On Fri, Nov 23, 2018 at 2:49 PM Ranjit DSouza <Ranjit.DSouza(a)veritas.com>
wrote:
...
I am trying to upload a snapshot disk in chunks. Everything seems to
work
fine, but observed that the actual_size after upload, is much lesser than
the actual_size of the original disk.
Here are the steps:
1. Take a snapshot of a vm disk and download it (using Image
Transfer mechanism). Save it on the file system somewhere. This disk name
is *3gbdisk*. It is Raw + sparse. Resides on nfs storage. The size of
this downloaded file is 3 GB.
"actual_size" : "*1389109248*", //1 GB
This is the allocated size (what du -sh filename will show).

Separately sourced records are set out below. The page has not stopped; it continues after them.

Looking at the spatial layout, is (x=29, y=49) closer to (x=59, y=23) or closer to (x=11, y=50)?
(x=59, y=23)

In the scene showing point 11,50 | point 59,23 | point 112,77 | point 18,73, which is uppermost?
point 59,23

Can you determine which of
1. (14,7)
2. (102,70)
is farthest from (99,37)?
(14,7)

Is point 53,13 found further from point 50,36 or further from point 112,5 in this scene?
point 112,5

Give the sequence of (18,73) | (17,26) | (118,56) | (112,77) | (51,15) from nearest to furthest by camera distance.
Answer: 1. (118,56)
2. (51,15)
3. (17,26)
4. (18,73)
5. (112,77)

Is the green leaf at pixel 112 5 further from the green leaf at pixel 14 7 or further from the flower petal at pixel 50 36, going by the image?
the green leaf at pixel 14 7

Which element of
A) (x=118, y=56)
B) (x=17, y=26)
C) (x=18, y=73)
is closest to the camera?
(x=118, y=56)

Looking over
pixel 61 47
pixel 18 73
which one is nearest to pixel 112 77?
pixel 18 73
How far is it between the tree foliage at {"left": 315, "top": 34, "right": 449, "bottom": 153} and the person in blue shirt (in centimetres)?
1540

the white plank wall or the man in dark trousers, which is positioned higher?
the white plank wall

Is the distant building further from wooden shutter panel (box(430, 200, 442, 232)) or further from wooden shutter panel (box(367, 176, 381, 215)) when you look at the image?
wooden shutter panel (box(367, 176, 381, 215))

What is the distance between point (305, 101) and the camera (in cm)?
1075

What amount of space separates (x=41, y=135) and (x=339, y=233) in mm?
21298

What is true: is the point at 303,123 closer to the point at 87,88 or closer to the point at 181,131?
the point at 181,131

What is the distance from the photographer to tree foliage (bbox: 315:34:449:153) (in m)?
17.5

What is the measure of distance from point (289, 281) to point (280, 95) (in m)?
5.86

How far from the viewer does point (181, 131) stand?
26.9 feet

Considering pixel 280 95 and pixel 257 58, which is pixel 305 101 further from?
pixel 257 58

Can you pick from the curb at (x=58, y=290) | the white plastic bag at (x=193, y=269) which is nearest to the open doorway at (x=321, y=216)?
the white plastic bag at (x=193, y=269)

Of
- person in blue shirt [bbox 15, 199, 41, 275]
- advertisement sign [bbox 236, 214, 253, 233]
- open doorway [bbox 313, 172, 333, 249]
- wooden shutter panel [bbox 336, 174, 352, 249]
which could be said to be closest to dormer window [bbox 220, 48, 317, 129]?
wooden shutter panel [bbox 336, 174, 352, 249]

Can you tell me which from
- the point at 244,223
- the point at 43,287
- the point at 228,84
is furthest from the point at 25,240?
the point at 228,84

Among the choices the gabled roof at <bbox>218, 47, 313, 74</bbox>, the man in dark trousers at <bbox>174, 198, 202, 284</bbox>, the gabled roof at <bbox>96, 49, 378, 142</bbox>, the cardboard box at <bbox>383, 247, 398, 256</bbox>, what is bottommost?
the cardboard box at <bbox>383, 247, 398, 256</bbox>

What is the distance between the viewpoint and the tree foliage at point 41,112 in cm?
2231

But in 4.2 we do not support yet detection of zero or unallocated areas in
the image,
so you always download the complete image. Zero or unallocated areas are
downloaded
as zeros.
...
2. Now create a new floating disk, (raw + sparse), with
provisioned_size = 3221225472, or 3 GB. This disk name is vmRestoreDisk
3. Upload to this disk using Image Transfer API, using libCurl
in
chunks of 128 MB. This is done in a while loop, sequentially reading
portions of the file downloaded in step 1 and uploading these chunks via
libcurl. I Use the Transfer URL, not proxy URL.
Here is the trace of the first chunk. Note the Content-Range and
Content-Length headers. Start offset = 0, end offset = 134217727 (or 128 MB)

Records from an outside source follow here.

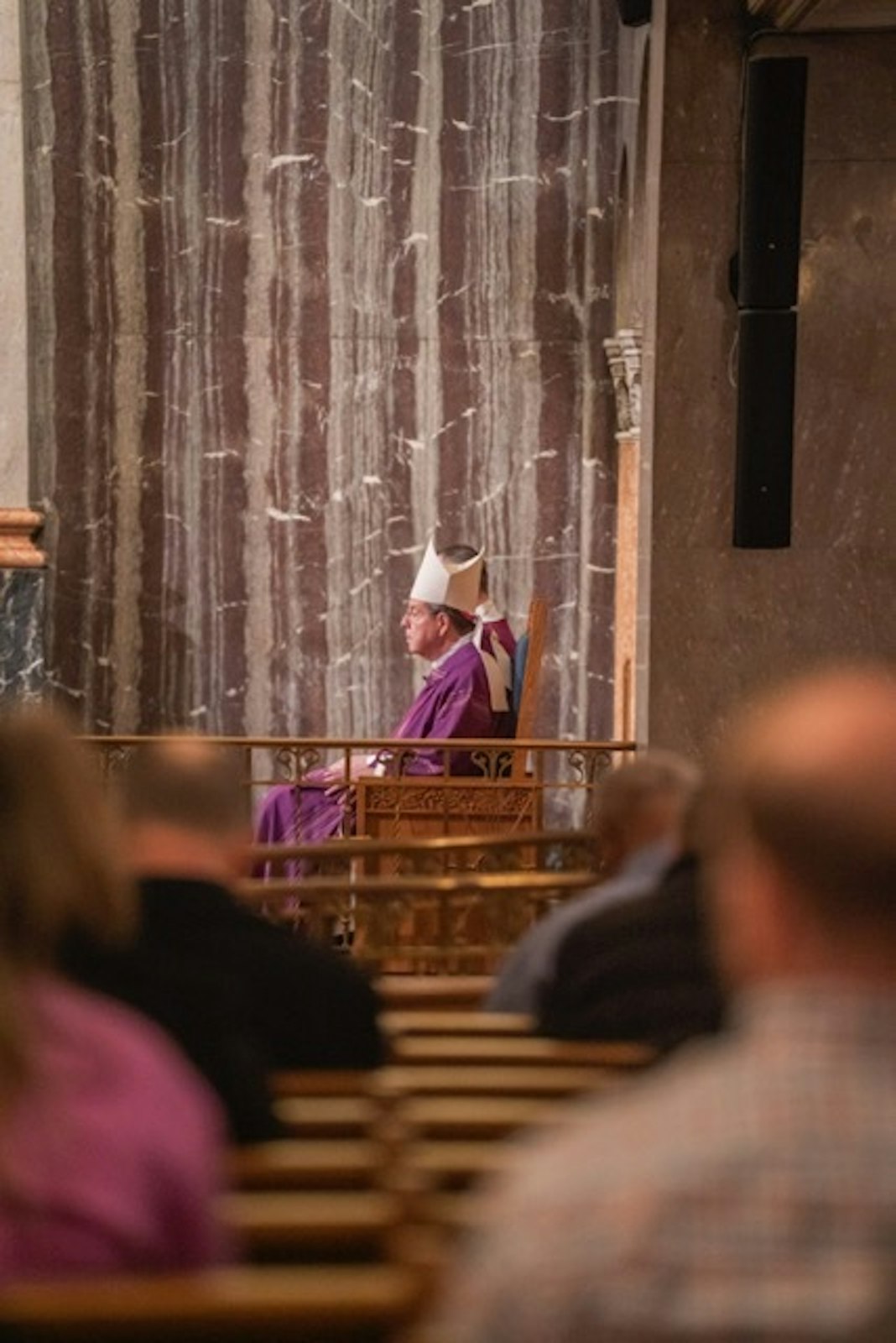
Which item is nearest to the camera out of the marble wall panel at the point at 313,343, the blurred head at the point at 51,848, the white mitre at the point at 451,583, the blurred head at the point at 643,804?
the blurred head at the point at 51,848

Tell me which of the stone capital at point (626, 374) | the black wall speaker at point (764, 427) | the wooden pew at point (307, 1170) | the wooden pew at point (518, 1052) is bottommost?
the wooden pew at point (518, 1052)

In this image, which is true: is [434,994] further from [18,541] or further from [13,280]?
[13,280]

upload request for chunk, start offset: 0, end offset: 134217727
Upload Started
Header:Content-Range: bytes 0-134217727/3221225472
The Content-Range header looks correct...
Header:Content-Length: 3221225472
* Trying 10.210.46.215...
* TCP_NODELAY set
* Connected to
pnm86hpch30bl15.pne.ven.veritas.com (10.210.46.215) port
54322 (#0)
* ALPN, offering http/1.1
* Cipher selection:
ALL:!EXPORT:!EXPORT40:!EXPORT56:!aNULL:!LOW:!RC4:@STRENGTH
* SSL connection using TLSv1.2 / ECDHE-RSA-AES256-GCM-SHA384
* ALPN, server did not agree to a protocol
* Server certificate:
* subject:
O=pne.ven.veritas.com;
CN=pnm86hpch30bl15.pne.ven.veritas.com
* start date: Oct 7 08:55:24 2018 GMT
* expire date: Oct 7 08:55:24 2023 GMT
* issuer: C=US;
O=pne.ven.veritas.com;
CN=pravauto20.pne.ven.veritas.com.59289
* SSL certificate verify result: unable to get local issuer certificate
(20), continuing anyway.
> PUT /images/8ebc9fa8-d322-423e-8a14-5e46ca10ed4e HTTP/1.1
Host: pnm86hpch30bl15.pne.ven.veritas.com:54322
Accept: */*
Content-Length: 134217728
Expect: 100-continue
But you did not send the Content-Range header for this request...

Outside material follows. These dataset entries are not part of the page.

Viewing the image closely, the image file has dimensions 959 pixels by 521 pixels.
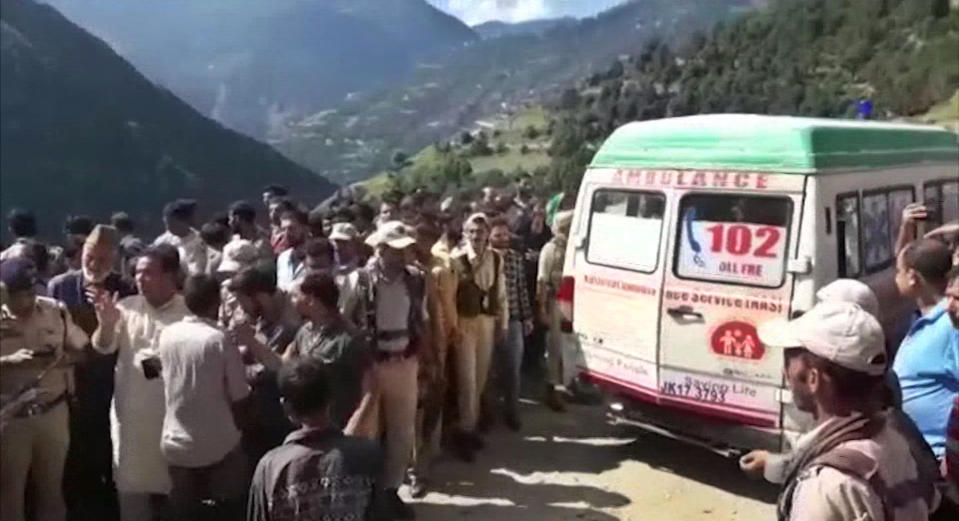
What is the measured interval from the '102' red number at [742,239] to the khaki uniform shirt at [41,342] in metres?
3.76

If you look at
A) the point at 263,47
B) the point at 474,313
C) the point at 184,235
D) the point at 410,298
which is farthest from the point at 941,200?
the point at 263,47

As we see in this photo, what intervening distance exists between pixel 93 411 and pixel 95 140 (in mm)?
22619

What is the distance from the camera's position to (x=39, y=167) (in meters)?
23.4

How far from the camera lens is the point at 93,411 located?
4777mm

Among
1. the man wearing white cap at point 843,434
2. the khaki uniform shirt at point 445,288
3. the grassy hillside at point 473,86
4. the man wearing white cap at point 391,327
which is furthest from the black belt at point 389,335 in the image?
the grassy hillside at point 473,86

* Done waiting for 100-continue
* We are completely uploaded and fine
* HTTP 1.0, assume close after body
< HTTP/1.0 200 OK
The request was successful, writing the first 128 MiB...
< Date: Fri, 23 Nov 2018 11:52:53 GMT
< Server: WSGIServer/0.1 Python/2.7.5
< Content-Type: application/json; charset=UTF-8
< Content-Length: 0
<
* Closing connection 0
http response code from curl 200
Upload Finished. Return Value: 0
Looking in the attached trace, you never sent the Content-Range, so imageio
happily wrote all chunks to the start of the image...
4. Finalize the Image Transfer after all chunks are uploaded.
Observed that the disk status goes from ‘uploading via API’ to
finalizing
to OK.
5. Do a GET call on the disk (vmRestoreDisk).
"actual_size" : "*134217728*", //128MB
Which explain why the file size is smaller than expected.
"alias" : "vmRestoreDisk",
"content_type" : "data",
"format" : "*raw*",
"image_id" : "3eda3df2-514a-4e78-b999-1729216b25db",
"propagate_errors" : "false",
"provisioned_size" : "3221225472",
"shareable" : "false",
"*sparse*" : "*true*",
"status" : "ok",
"storage_type" : "image",
"total_size" : "0",
"wipe_after_delete" : "false",
As you can see, the actual size is just 128 MB, not 1 GB. I have attached
the logs of the upload operation. I think I may be missing something, let
me know in case you need further information.
Please always include the relevant part from
/var/log/ovirt-imageio-daemon/daemon.log
If you check this log you will find that all requests for this upload have:
WRITE offset=0 size=134217728 ...
Other issue I see in the attached trace:
- You close the connection after every request - this is not needed and
reduce throughput
use the same connection for the entire request
- libcurl sends "Expect: 100-continue" header, but imageio does not handle
this yet in
4.2. This may cause 1 second delay for every request, when libcurl wait
for
"100 Continue" response, before sending the payload. This feature should
be available
in 4.3[4]. Until this feature is supported it would be good idea to
disable 100-continue
header in libcurl[5]. If you cannot disable the option, you can change
the timeout[6] to
avoid the delay.
- You don't check the server capabilities using OPTIONS[0] request. Every
upload sholud
start by checking the server capabilities so you can optimize the upload
using zero and
flush operations.
- You don't use the ?flush=no query string - this is recommended for
improving performance
if you use flush=no, you should send PATCH/flush[1] request at the end of
the transfer.
- It would be more efficient to send bigger chunks. The size of the chunk
is depends on
the amount of data you like to resend if a request fails.
- You can speed up the upload if you detect zero areas in the image and
send them
using PATCH/zero[2] request.
For example using all these features, see imageio python client[3]. If you
can use the
client you will get all this for free. Otherwise you can use it as example
code for
implementing the upload in another language.
[0]
http://ovirt.github.io/ovirt-imageio/random-io.html#options
[1]
http://ovirt.github.io/ovirt-imageio/random-io.html#zero-operation
[2]
http://ovirt.github.io/ovirt-imageio/random-io.html#flush-operation
[3]
https://github.com/oVirt/ovirt-imageio/blob/master/common/ovirt_imageio_c...
[4]
https://bugzilla.redhat.com/1512324
[5]
https://curl.haxx.se/mail/lib-2017-07/0013.html
[6]
https://curl.haxx.se/libcurl/c/CURLOPT_EXPECT_100_TIMEOUT_MS.html
Nir